It depends on the seriousness of the illness. If there is a good chance that you can have a functional family life and can bring up children safely, then it may be fine (you should get other people’s opinion on this and not rely only on your own). Be honest with your potential spouse regarding your illness, you should let them know about it and give them your honest opinion on what you think your limitations are when it comes to being a good spouse and parent.

Marriage is not necessarily “half our religion”

You said marriage is not obligated but we're told it's half of the deen

The “half our deen” saying comes from a group of hadith narrations all of which are of questionable authenticity. One of them comes from al-Bayhaqi’s collection and the chain of narrators includes يزيد الرقاشي, who is untrustworthy according to al-Tirmidhi and Ibn Hajar. Another version comes from al-Hakim’s collection, and the chain contains عبد الرحمن بن زيد, who is untrustworthy.

There is another famous saying “a woman completes part of a man’s faith”, this is not from the Prophet, but from Tawus ibn Kaysan, it is just a scholar speaking his personal opinion.

The hadith scholar al-Albani does a detailed study and considers all of the narrations untrustworthy except one that says “A woman supports a man in part of his deed, so let him worry about the second part.” This hadith is not authentic due to its chain containing at least one person whose is known to be of arbitrary reliability (he sometimes speaks the truth, sometimes says something completely wrong). al-Albani concludes that the hadith has a status of “hasan”, meaning that it is not authentic (”saheeh”), but that the content and the chain of narrations is good enough that one cannot say with certainty that it is fabricated (”dha`eef” or “maudhoo`”).

In conclusion, therefore, this “half our deen” concept is not certain and cannot be used as a basis for deriving principles. Since it sounds good, most people, including clerics and scholars, have accepted it without questioning. It sounds nice, and you can’t question nice things, otherwise that makes you a mean person.

I rarely hear a Friday sermon in which the preacher does not mention some cringe-worthy false narration. It is for the greater good, so even if they know the hadith is fabricated, the preacher believes that the end justifies the means. Even if it is a lie, it sounds good and is supposedly beneficial, so they repeat it.

One commonly repeated false saying that non-Muslims have used for the past century to poke fun at Islam is that a martyr is given 72 virgins in Paradise, and this is repeated by some Muslims to this day. This is from a set of weak hadith narrations whose chains of narrators cannot warrant a higher status than dhaeef (”weak”, i.e. unauthentic) (see Apppendix IV of Jonathan Brown’s Misquoting Muhammad)God, of course, has the power to reward people however He wants, but since these narrations are false, they are false, therefore Muslims must stop repeating them even if they are considered useful. A lie is a lie regardless of how useful someone thinks it is.

Is getting agitated when someone walks in on you praying something to be concerned about?

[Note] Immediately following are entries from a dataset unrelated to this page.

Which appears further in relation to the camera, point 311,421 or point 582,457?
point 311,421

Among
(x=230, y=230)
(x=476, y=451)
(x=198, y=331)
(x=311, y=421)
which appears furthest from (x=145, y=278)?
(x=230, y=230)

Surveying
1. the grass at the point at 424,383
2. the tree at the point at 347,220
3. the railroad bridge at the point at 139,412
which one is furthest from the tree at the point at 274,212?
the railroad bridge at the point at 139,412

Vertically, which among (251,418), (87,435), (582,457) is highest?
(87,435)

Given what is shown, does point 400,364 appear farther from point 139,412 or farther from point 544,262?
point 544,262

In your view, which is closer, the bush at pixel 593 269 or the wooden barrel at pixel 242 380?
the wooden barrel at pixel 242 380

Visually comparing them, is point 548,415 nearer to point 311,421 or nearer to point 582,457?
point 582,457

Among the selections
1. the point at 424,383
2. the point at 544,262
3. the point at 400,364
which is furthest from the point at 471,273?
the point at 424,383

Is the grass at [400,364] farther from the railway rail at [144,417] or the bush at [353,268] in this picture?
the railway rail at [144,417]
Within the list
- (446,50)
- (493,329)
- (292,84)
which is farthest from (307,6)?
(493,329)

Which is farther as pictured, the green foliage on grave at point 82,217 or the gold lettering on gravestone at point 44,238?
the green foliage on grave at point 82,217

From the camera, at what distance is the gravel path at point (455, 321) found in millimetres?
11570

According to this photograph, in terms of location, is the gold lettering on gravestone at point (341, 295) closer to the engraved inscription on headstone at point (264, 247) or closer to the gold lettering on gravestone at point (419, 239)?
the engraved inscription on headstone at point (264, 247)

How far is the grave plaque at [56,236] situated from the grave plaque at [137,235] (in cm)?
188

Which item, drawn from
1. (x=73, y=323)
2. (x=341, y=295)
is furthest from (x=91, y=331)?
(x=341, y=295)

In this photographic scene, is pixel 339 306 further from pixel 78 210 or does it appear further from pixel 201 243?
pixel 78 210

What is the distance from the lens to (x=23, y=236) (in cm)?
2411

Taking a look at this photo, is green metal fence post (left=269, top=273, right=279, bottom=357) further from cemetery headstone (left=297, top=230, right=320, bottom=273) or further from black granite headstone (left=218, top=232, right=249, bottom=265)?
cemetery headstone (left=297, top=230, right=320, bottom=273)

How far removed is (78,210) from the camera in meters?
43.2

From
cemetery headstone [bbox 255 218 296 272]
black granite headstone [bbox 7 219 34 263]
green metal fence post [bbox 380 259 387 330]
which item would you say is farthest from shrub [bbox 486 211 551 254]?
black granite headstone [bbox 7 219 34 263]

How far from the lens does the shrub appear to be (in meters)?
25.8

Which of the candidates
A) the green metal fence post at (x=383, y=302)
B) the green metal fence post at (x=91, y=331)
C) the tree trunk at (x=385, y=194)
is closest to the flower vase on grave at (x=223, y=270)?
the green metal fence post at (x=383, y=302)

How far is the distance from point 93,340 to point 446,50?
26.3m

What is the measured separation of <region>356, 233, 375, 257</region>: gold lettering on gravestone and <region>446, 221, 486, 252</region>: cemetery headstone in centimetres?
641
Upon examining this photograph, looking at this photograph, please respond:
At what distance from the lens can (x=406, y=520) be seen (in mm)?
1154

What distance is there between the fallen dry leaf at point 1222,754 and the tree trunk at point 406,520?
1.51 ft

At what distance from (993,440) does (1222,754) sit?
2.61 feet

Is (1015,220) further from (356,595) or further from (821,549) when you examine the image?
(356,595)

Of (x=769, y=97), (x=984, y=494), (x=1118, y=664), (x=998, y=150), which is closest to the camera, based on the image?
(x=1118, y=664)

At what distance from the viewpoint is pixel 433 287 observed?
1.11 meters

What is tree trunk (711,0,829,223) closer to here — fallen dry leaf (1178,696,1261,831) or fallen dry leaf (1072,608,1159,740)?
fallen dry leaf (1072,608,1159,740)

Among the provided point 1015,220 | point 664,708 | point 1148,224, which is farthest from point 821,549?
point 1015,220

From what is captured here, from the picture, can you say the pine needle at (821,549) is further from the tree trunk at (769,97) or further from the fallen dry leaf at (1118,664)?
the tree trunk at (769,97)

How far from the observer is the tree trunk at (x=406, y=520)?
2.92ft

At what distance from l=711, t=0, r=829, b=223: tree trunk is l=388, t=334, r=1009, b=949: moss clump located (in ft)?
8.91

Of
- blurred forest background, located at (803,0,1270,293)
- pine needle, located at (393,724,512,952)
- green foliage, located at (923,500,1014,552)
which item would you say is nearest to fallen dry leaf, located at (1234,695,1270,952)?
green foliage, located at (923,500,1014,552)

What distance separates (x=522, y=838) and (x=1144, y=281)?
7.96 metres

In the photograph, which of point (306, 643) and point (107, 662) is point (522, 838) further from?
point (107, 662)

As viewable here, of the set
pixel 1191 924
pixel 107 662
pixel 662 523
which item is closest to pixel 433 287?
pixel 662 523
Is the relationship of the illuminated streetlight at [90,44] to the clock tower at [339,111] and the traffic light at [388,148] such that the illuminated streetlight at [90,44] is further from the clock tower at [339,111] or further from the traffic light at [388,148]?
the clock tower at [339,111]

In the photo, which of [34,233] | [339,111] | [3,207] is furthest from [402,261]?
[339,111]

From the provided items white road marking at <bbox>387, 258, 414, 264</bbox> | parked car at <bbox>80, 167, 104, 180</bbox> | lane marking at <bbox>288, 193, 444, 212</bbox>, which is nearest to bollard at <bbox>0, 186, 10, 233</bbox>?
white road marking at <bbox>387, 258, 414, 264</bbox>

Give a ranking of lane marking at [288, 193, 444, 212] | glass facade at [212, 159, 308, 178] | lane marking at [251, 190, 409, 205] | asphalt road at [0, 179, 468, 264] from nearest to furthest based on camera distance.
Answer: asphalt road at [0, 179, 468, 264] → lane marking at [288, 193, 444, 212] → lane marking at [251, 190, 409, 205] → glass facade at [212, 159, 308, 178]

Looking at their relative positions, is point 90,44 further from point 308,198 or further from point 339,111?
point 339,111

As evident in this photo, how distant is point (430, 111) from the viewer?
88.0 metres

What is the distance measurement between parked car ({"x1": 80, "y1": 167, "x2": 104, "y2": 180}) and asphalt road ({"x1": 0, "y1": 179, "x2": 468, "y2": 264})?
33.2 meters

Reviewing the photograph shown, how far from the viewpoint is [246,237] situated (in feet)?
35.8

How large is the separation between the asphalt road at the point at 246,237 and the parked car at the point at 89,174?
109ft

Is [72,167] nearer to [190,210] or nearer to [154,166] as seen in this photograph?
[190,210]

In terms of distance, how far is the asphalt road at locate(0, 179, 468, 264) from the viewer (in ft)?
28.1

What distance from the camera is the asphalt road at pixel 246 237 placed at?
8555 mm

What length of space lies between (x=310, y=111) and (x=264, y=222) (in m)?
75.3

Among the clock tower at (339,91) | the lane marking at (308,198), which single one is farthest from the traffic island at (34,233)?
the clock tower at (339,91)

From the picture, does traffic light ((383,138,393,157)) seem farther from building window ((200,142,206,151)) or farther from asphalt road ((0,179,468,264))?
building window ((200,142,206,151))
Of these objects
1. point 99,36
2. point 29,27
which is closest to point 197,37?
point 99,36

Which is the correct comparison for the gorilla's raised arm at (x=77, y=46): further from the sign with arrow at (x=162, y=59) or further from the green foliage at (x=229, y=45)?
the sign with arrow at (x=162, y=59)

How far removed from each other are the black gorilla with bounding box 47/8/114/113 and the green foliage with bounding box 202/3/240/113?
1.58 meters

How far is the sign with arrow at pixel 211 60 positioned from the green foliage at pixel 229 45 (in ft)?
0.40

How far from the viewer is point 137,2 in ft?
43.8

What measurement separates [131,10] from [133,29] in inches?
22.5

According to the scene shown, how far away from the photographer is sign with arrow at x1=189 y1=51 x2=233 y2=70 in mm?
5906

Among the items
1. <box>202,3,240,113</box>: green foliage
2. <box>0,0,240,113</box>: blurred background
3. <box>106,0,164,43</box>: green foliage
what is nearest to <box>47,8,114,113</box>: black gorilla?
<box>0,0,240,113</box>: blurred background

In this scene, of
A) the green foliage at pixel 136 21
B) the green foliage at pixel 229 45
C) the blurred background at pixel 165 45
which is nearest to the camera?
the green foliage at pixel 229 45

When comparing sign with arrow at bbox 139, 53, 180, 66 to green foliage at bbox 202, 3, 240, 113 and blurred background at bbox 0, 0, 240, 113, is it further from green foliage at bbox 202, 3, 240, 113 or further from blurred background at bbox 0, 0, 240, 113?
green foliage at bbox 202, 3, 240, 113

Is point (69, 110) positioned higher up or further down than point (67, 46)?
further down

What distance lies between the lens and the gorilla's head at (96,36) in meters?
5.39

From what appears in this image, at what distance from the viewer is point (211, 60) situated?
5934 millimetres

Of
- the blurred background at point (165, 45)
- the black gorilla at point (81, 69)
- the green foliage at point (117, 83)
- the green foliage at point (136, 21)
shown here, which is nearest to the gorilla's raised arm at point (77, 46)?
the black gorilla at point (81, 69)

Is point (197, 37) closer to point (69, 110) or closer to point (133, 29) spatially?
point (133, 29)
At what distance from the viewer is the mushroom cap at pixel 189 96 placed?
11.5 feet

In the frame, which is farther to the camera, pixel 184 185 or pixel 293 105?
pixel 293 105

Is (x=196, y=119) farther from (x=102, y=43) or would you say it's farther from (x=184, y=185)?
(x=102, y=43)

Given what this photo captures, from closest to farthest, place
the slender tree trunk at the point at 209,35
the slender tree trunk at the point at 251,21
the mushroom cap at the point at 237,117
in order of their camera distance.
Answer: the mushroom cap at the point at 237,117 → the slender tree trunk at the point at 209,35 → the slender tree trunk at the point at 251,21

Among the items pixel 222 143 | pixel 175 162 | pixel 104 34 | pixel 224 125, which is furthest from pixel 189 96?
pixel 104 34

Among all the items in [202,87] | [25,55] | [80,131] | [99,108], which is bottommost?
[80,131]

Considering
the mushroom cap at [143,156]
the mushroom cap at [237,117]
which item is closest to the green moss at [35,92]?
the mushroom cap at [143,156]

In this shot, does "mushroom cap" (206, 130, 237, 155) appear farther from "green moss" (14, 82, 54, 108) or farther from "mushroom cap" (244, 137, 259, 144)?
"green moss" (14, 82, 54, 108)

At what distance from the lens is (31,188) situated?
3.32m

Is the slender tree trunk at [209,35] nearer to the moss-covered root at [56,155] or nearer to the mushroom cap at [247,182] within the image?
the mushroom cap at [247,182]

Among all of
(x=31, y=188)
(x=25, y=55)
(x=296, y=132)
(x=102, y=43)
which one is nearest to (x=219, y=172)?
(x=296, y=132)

Is getting agitated when someone walks in on you praying something to be concerned about? In general, I strongly dislike when my family members see me do worship.

It is normal to dislike being looked at when you feel others might be judging you regardless of the activity you are performing. Even if you love your family and they love you, if for example they are non-Muslim or non-practicing Muslims and find the prayer funny, you will not like to do it in their presence, similar to the way you wouldn’t want to work on a painting in the presence of someone who thinks painting is a foolish activity.

On intentionally delaying the isha prayer

I've read that it's best to delay isha namaz I was wondering exactly how long should it be delayed for?

How to repent from zina (sex outside of marriage)

How does one repent for zina? What if the man is someone who I’m planning to marry anyway since we are close to being engaged? Will the punishment be as severe, especially since we both feel guilt?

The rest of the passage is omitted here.